### Task details
Return every line of the data below verbatim, omitting the pictures.
***** Material for the task
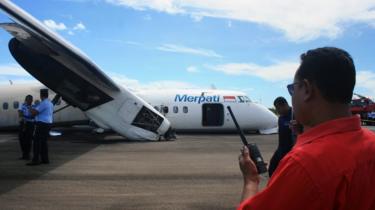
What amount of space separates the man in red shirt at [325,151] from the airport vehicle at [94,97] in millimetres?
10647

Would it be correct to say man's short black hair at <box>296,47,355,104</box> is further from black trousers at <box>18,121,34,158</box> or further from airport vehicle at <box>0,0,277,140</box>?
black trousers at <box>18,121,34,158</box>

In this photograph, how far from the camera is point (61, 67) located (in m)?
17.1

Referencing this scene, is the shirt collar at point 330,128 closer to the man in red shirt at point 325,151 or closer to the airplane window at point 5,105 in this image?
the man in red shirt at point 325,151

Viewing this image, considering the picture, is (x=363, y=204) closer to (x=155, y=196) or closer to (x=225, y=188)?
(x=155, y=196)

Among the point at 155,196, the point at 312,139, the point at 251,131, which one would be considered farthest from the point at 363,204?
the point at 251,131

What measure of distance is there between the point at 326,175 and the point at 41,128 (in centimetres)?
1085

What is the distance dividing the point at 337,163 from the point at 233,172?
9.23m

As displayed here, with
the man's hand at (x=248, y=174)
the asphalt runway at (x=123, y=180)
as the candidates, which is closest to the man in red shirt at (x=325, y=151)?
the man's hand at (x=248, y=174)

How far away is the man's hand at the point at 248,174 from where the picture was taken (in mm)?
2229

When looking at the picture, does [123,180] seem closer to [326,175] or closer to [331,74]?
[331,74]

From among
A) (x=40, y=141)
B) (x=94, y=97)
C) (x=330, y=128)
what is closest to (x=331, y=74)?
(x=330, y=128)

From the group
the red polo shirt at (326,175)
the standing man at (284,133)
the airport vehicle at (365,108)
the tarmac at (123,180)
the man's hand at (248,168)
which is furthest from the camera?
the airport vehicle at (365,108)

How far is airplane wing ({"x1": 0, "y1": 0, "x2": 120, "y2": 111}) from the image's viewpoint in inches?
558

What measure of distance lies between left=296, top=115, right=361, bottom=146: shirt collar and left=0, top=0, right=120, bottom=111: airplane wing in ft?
**********
### Solution to this task
What amount of space separates the man in red shirt at [325,151] from the airport vehicle at [94,97] in millimetres?
10647

Would it be correct to say man's short black hair at <box>296,47,355,104</box> is further from black trousers at <box>18,121,34,158</box> or further from airport vehicle at <box>0,0,277,140</box>?
black trousers at <box>18,121,34,158</box>

In this photograph, how far from the camera is point (61, 67) located (in m)?
17.1

Referencing this scene, is the shirt collar at point 330,128 closer to the man in red shirt at point 325,151 or closer to the airplane window at point 5,105 in this image?
the man in red shirt at point 325,151

Viewing this image, considering the picture, is (x=363, y=204) closer to (x=155, y=196) or closer to (x=225, y=188)?
(x=155, y=196)

Among the point at 155,196, the point at 312,139, the point at 251,131, which one would be considered farthest from the point at 363,204?
the point at 251,131

What measure of distance is there between the point at 326,175 and the point at 41,128 (in centimetres)?
1085

What is the distance dividing the point at 337,163 from the point at 233,172?
9.23m

As displayed here, with
the man's hand at (x=248, y=174)
the asphalt runway at (x=123, y=180)
as the candidates, which is closest to the man in red shirt at (x=325, y=151)?
the man's hand at (x=248, y=174)

How far away is the man's hand at the point at 248,174 from where the picture was taken (in mm)?
2229

When looking at the picture, does [123,180] seem closer to [326,175] or closer to [331,74]?
[331,74]

From among
A) (x=40, y=141)
B) (x=94, y=97)
C) (x=330, y=128)
what is closest to (x=331, y=74)?
(x=330, y=128)

From the group
the red polo shirt at (326,175)
the standing man at (284,133)
the airport vehicle at (365,108)
the tarmac at (123,180)
the man's hand at (248,168)
which is furthest from the camera?
the airport vehicle at (365,108)

How far is airplane wing ({"x1": 0, "y1": 0, "x2": 120, "y2": 111}) from the image's viewpoint in inches?
558

What measure of distance lies between left=296, top=115, right=361, bottom=146: shirt collar and left=0, top=0, right=120, bottom=111: airplane wing in ft?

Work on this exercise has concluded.